[Opening Dataset excerpts section]

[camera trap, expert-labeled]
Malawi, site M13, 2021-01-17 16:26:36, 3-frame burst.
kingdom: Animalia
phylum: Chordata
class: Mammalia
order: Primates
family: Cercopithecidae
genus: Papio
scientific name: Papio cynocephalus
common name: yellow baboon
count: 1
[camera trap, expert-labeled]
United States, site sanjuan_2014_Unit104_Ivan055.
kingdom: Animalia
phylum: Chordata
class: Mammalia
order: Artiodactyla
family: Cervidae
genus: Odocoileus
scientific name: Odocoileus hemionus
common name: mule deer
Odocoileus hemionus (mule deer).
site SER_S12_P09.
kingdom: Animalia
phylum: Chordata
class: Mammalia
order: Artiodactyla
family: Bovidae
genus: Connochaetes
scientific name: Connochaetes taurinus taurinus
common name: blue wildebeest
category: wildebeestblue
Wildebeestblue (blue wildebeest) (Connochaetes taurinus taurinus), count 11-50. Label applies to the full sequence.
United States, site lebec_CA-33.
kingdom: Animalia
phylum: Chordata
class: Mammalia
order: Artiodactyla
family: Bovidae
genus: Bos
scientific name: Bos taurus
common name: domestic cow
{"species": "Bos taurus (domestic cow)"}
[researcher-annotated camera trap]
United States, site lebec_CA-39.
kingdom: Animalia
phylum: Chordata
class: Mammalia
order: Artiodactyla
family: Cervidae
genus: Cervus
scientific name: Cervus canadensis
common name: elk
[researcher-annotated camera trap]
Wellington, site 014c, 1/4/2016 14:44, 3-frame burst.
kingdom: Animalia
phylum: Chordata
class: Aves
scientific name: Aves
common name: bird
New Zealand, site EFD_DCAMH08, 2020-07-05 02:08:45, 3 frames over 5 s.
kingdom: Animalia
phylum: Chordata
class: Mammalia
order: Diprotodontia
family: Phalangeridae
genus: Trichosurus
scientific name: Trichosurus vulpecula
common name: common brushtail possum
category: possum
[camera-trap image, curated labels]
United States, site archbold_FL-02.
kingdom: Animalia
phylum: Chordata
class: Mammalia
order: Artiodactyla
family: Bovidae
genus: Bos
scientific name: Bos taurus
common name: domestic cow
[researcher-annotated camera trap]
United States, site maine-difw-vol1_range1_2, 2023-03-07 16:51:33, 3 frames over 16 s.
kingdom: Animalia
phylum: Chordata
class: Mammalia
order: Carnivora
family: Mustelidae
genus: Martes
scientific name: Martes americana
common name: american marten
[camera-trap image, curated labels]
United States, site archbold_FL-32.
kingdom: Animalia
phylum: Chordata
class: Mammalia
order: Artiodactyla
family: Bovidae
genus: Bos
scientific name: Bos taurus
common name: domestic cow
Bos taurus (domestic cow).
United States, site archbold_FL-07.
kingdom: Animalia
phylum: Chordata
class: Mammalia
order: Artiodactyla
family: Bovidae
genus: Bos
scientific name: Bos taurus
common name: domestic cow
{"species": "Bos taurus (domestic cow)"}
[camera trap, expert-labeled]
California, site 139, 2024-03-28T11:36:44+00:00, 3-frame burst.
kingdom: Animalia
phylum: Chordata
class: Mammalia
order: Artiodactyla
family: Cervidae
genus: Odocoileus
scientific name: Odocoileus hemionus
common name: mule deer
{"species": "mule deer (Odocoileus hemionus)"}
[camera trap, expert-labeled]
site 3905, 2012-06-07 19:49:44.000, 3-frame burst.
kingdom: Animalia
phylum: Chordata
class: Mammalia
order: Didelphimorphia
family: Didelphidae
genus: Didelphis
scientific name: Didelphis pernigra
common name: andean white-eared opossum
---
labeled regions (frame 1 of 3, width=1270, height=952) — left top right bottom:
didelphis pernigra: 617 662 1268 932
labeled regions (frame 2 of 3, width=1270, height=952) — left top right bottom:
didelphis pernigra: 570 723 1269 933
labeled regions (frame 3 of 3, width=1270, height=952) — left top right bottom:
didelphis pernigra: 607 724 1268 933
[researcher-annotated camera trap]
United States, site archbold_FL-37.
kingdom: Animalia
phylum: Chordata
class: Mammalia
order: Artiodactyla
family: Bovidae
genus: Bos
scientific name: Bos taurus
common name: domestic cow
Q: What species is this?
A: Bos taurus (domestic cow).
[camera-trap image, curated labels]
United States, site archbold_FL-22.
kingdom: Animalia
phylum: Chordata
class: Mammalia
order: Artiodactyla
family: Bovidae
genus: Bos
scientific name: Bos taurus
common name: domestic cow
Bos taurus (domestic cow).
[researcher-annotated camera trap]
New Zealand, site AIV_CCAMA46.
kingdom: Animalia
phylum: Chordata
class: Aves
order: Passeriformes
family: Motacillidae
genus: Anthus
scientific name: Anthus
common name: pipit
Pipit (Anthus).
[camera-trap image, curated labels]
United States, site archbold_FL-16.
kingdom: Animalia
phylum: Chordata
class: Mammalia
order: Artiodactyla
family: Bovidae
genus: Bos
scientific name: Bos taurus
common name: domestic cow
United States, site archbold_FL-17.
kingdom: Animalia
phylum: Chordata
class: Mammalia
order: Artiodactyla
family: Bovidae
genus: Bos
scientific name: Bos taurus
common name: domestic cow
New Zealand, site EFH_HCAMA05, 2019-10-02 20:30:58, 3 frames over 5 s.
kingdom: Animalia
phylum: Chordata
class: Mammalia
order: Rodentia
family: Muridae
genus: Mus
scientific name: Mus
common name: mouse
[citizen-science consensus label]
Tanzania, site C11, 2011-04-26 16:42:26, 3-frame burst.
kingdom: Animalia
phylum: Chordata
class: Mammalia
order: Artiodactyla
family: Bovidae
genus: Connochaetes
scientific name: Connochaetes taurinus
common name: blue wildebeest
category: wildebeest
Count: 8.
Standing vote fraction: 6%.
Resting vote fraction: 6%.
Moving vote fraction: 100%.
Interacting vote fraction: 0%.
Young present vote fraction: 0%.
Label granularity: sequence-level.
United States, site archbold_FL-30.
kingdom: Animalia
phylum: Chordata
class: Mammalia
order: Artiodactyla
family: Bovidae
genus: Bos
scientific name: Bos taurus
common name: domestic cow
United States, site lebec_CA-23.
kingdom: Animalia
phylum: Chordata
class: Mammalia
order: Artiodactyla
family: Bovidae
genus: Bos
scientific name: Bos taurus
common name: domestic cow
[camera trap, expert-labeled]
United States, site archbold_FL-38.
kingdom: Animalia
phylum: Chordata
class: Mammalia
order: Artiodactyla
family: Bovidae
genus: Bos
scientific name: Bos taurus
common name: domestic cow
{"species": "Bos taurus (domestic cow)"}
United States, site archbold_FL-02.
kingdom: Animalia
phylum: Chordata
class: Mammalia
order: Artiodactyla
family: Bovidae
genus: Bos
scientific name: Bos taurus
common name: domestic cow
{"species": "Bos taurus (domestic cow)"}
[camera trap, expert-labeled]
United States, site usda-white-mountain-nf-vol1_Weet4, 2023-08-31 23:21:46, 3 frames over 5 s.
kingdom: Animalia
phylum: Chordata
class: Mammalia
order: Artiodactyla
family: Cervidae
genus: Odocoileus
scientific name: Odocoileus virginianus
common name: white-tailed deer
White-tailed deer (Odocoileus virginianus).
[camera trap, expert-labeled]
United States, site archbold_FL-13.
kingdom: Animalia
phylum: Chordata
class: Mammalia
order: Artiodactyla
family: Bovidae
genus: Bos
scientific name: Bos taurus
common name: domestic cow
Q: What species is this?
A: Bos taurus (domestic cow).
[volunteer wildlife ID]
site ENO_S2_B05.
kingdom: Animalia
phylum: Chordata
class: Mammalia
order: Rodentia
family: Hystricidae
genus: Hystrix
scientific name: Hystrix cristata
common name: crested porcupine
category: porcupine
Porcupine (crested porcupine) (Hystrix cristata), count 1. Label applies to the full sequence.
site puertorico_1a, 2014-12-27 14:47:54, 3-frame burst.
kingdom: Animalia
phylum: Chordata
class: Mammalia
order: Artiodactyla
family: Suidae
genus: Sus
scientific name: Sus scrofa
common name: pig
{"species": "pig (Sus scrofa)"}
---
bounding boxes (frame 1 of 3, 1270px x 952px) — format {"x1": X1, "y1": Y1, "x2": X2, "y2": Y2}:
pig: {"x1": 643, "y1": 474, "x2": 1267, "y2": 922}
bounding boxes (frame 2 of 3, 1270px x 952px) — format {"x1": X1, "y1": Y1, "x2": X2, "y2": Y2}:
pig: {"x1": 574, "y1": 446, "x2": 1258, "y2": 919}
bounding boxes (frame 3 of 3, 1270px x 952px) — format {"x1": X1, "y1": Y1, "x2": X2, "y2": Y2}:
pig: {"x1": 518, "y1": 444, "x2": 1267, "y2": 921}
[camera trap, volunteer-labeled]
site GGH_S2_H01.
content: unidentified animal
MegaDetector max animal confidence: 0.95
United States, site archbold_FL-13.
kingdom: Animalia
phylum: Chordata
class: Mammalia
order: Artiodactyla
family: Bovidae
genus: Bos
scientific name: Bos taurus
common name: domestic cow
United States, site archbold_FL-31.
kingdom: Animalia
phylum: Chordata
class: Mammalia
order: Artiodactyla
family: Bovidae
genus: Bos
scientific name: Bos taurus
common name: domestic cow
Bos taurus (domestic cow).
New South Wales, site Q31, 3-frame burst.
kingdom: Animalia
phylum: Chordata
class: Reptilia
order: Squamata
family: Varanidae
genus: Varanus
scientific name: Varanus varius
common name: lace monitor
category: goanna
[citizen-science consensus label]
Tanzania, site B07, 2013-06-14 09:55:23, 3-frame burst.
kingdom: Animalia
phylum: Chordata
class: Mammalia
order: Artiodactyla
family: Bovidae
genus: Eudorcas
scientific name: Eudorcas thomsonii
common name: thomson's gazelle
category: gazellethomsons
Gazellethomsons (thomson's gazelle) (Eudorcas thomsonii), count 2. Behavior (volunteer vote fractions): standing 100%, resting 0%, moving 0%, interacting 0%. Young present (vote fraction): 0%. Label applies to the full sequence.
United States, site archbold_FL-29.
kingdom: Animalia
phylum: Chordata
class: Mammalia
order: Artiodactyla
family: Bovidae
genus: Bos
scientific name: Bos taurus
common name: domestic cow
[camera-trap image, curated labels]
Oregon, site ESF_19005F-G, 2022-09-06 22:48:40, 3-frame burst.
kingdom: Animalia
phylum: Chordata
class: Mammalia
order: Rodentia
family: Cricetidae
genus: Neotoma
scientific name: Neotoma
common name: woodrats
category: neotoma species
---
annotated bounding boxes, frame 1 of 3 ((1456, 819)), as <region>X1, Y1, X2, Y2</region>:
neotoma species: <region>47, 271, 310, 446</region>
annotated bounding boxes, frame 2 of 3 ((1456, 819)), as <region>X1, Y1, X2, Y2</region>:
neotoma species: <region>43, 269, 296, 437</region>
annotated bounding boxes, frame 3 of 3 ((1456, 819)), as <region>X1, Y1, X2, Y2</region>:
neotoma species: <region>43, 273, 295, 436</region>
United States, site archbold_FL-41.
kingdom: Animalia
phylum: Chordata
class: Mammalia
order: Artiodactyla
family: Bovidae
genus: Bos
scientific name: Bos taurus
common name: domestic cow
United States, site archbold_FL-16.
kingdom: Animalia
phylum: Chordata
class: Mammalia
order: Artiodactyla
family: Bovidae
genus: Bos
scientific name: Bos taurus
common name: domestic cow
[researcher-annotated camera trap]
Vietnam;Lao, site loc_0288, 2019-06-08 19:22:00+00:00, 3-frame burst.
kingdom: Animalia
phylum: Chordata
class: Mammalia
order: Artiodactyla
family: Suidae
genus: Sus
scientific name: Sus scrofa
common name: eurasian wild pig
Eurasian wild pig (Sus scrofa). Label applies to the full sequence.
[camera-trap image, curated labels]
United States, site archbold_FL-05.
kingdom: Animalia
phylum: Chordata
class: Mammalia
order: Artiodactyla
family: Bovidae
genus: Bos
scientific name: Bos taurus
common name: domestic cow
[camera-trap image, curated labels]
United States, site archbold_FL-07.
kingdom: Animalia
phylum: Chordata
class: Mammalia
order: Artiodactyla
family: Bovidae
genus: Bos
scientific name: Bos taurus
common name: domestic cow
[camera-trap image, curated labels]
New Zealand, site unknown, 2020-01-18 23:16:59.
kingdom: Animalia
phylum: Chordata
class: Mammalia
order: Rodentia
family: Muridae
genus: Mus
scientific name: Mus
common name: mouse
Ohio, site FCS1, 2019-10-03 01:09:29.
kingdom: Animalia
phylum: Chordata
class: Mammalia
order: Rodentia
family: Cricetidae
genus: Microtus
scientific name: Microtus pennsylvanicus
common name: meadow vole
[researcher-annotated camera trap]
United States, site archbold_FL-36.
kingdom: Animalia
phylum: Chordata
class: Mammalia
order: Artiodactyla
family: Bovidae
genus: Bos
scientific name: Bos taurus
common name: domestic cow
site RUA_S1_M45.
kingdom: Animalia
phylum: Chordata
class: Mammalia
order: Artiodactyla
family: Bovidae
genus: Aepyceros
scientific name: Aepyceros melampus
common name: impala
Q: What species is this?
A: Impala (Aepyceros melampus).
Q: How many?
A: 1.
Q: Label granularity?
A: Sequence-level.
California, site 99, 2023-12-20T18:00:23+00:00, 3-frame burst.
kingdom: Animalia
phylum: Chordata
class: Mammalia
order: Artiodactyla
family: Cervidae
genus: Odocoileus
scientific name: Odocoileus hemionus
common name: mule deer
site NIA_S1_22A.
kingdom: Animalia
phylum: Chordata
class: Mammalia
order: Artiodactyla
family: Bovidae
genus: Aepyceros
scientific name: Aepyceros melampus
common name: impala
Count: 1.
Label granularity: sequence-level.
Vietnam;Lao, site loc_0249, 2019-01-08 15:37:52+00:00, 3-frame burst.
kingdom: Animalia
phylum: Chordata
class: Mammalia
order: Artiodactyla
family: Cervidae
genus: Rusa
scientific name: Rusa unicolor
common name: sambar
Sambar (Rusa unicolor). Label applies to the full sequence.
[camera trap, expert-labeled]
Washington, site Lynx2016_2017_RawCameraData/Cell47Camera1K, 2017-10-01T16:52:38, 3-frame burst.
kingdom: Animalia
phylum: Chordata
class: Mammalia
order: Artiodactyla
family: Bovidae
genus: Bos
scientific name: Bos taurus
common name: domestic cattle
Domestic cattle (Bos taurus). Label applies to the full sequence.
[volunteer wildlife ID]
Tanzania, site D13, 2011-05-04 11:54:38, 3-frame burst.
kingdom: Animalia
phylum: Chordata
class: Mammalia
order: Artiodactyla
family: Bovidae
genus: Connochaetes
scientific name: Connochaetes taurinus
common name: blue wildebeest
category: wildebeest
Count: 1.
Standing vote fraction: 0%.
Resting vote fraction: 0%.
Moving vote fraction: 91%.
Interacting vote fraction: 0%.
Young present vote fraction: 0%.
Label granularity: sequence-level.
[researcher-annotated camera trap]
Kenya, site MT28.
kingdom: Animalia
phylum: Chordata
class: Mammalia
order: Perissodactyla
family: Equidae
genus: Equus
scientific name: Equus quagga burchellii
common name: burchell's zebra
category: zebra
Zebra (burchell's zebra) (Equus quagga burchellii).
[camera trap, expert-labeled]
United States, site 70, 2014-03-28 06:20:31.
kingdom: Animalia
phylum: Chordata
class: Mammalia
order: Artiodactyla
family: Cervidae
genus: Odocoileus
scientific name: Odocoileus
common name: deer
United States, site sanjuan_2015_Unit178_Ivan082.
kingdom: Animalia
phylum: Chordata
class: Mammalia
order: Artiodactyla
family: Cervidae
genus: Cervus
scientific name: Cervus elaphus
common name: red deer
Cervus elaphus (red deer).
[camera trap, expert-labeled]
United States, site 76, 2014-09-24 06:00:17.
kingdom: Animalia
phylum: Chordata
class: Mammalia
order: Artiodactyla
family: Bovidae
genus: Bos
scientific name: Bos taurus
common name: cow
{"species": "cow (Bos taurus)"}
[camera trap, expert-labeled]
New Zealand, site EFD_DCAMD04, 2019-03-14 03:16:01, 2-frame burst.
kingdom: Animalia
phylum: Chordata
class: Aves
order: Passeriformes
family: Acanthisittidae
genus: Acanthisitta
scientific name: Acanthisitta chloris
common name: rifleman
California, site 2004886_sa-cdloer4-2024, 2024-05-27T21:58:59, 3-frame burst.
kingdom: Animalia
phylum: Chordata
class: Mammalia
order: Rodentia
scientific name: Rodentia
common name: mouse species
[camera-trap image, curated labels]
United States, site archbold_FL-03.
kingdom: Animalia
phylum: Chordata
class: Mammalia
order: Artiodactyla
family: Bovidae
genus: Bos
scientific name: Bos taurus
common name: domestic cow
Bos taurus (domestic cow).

[Closing Dataset excerpts section]

• Activity
Set down precisely the lines above between the line holding "order: Primates" and the line holding "scientific name: Connochaetes taurinus taurinus", inclusive, and nothing beyond them.

• Result for this exercise
order: Primates
family: Cercopithecidae
genus: Papio
scientific name: Papio cynocephalus
common name: yellow baboon
count: 1
[camera trap, expert-labeled]
United States, site sanjuan_2014_Unit104_Ivan055.
kingdom: Animalia
phylum: Chordata
class: Mammalia
order: Artiodactyla
family: Cervidae
genus: Odocoileus
scientific name: Odocoileus hemionus
common name: mule deer
Odocoileus hemionus (mule deer).
site SER_S12_P09.
kingdom: Animalia
phylum: Chordata
class: Mammalia
order: Artiodactyla
family: Bovidae
genus: Connochaetes
scientific name: Connochaetes taurinus taurinus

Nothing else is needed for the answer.